*WRITTEN PROBLEM*:
Reproduce the data verbatim, from its first line through the line containing "296 centimetres", with both ends included.

*STORED DATA*:
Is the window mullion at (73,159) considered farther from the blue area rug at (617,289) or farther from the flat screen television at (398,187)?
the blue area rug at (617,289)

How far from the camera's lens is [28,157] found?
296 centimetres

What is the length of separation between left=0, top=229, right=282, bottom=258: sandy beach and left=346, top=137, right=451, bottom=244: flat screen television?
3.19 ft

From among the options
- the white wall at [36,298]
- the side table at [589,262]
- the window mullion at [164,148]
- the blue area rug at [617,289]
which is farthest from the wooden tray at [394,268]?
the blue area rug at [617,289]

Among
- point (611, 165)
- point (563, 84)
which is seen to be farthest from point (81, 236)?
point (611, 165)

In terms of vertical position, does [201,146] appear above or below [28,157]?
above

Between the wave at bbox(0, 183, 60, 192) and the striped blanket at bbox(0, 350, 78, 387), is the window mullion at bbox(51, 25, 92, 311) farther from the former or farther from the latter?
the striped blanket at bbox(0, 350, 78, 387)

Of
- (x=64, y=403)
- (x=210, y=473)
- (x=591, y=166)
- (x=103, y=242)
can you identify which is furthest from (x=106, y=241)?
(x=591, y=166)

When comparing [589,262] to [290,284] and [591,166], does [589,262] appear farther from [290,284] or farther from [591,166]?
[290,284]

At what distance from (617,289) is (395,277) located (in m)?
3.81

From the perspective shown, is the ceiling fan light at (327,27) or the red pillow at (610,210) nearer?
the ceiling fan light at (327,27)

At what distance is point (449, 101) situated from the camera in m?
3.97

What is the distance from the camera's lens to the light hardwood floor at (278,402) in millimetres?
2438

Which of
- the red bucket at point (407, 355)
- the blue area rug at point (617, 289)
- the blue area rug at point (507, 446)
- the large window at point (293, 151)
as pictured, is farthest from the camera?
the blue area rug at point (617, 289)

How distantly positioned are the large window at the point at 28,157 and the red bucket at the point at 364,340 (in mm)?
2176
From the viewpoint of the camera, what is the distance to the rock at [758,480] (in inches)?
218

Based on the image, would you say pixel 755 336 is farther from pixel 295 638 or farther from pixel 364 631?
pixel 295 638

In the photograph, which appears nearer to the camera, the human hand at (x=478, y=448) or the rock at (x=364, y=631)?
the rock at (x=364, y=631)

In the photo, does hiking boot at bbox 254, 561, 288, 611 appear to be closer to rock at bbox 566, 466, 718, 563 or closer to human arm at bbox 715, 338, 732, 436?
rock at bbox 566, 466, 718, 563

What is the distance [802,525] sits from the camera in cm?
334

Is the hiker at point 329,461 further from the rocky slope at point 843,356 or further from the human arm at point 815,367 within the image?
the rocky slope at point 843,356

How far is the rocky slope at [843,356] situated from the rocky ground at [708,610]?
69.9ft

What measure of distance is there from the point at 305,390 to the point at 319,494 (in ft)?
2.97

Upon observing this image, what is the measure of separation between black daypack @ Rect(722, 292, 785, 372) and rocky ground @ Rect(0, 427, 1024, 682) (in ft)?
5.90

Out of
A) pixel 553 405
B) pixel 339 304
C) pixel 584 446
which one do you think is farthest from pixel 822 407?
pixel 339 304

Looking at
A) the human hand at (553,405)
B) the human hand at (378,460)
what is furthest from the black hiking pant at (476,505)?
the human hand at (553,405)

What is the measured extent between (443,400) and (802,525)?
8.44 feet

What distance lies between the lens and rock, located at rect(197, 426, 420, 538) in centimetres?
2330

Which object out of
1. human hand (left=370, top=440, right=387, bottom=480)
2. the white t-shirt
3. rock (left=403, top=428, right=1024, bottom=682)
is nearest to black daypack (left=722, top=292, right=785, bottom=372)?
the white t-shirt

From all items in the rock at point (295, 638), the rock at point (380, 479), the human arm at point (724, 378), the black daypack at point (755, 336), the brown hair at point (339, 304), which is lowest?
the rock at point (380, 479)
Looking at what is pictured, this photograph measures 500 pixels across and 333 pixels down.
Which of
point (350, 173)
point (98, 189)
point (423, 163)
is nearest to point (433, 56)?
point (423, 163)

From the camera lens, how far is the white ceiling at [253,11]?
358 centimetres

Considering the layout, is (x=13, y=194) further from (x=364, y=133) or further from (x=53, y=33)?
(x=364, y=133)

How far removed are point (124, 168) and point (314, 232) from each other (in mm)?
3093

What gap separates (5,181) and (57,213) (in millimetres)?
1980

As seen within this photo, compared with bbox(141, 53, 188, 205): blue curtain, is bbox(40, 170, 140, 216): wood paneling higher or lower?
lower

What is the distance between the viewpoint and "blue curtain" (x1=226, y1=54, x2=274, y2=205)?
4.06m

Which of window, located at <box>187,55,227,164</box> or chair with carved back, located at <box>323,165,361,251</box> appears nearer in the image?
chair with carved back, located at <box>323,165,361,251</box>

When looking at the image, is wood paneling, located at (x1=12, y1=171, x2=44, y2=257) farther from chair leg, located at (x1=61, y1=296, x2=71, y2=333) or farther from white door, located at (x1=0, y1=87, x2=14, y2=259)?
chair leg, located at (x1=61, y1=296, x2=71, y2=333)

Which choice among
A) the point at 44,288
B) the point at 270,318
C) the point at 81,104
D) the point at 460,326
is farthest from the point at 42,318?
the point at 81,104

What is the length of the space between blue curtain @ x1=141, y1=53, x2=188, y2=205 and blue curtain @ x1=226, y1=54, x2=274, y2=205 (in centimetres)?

*COMPLETE RESPONSE*:
Is the window mullion at (73,159) considered farther from the blue area rug at (617,289) or farther from the flat screen television at (398,187)?
the blue area rug at (617,289)

How far from the camera's lens is [28,157] found?
296 centimetres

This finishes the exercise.